Abstract 5389
Background
Three-weekly BEP has been a standard of CT of advanced NSGCT for last two decades. We performed a phase II study to assess the efficacy and toxicity of two-weekly aBEP regimen in the first line treatment of NSGCT. Here we report final efficacy and safety results.
Methods
CT-naïve NSGCT pts with intermediate or poor prognosis (IGCCCG) received aBEP as follows: cisplatin 20 mg/m2 days 1-5, etoposide 100 mg/m2 days 1-5, bleomycin 30 IU days 1,3,5 with G-CSF support 300 mcg days 6-10. Four cycles of aBEP were administered every 2 weeks. The primary endpoint was the progression free rate.
Results
From 2010 to 2014, 67 pts were treated. Intermediate and poor prognosis according IGCCCG had 35 (59%) and 32 (41%) of pts, respectively. In poor prognostic group mediastinal primary tumor had 11 (34%) pts, nonpulmonary visceral metastases - 16 (50%) pts. All pts were assessed for toxicity, which included (grade 3/4, per patient) neutropenia 72%, febrile neutropenia 26%, thrombocytopenia 18%, non-neutropenic infection 3%, anemia 31%. There were no toxic deaths.

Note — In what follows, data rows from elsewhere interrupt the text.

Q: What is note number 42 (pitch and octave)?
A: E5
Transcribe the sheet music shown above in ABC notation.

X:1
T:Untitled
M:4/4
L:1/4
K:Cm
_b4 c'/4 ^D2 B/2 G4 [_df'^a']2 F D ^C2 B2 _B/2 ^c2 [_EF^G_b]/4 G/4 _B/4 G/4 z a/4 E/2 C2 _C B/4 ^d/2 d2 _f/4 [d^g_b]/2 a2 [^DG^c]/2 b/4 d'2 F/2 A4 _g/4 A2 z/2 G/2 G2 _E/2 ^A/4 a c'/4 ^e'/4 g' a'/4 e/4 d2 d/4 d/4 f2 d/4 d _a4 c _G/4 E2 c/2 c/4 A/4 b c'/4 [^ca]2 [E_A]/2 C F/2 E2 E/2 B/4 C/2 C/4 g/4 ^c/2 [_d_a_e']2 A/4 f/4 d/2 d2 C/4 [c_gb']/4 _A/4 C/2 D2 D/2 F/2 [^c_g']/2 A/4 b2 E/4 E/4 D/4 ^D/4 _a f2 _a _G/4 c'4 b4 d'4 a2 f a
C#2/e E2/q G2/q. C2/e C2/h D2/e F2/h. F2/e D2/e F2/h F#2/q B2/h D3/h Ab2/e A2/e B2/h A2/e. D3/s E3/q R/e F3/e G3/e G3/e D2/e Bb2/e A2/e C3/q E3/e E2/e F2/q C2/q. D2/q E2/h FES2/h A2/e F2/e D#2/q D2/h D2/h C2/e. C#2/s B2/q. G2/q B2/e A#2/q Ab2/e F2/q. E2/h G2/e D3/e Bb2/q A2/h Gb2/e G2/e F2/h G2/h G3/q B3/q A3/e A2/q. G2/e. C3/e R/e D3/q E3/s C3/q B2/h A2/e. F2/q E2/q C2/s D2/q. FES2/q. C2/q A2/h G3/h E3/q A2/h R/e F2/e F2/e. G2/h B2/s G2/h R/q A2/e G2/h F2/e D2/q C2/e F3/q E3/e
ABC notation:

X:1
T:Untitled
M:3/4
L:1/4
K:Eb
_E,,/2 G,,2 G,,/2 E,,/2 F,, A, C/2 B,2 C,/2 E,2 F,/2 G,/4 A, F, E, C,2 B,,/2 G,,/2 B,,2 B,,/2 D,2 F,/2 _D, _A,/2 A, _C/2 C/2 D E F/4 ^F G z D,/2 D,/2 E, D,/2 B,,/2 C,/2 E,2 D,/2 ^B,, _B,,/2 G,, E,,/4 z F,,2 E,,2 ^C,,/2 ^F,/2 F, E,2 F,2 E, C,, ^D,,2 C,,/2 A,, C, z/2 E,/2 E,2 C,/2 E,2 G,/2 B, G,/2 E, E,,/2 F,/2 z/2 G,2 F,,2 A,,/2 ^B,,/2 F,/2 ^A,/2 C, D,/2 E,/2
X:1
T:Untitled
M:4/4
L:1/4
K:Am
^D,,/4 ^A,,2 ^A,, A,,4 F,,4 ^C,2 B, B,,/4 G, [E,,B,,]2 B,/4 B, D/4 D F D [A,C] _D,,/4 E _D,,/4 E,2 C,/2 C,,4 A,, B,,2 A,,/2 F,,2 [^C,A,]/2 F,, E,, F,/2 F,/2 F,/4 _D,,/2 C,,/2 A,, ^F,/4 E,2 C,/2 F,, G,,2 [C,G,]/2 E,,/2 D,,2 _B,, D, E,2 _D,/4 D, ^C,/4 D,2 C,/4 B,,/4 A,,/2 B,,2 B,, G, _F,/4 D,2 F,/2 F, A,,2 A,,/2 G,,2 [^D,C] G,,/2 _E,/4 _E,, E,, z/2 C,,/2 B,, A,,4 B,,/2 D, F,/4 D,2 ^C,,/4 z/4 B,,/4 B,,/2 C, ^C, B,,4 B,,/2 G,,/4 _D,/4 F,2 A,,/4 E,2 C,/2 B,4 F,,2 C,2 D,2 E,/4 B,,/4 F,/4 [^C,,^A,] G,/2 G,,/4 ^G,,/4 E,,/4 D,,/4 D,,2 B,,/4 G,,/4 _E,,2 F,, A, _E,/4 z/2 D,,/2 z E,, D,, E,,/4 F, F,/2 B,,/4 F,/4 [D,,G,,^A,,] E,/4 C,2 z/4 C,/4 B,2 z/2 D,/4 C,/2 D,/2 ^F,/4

Dose reduction of cisplatin, etoposide and bleomycin were done on 16 (6.4%), 22 (8.9%) and 19 (7.7%) of 247 cycles, respectively. Median number of cycles was 4 (3-5). Two pts could not receive 4-th cycle due to toxicity. Median duration of treatment (from the first to the last doses of CT) was 7.4 (6.7-10.4) weeks. Totally 44 (72%) pts were able to start 4-th cycle of aBEP by day 50 (<1 week of delay). Median time of f.-up was 74 (5-108) months. Five-years PFS and OS were 88% and 85% (intermediate risk), 63% and 53% (poor risk). There were a trend to improvement of OS in poor risk group over 3-weekly BEP regimen in our center (n = 79, 5-y OS 45%, p = 0.09).
Conclusions
Two-weekly BEP regimen can be safely administered to NSGCT pts with intermediate and poor prognosis. Promising efficacy of aBEP warrants confirmation in ongoing randomized trial.
Clinical trial identification
Editorial acknowledgement
Legal entity responsible for the study
The authors.
Funding
Has not received any funding.
Disclosure
All authors have declared no conflicts of interest.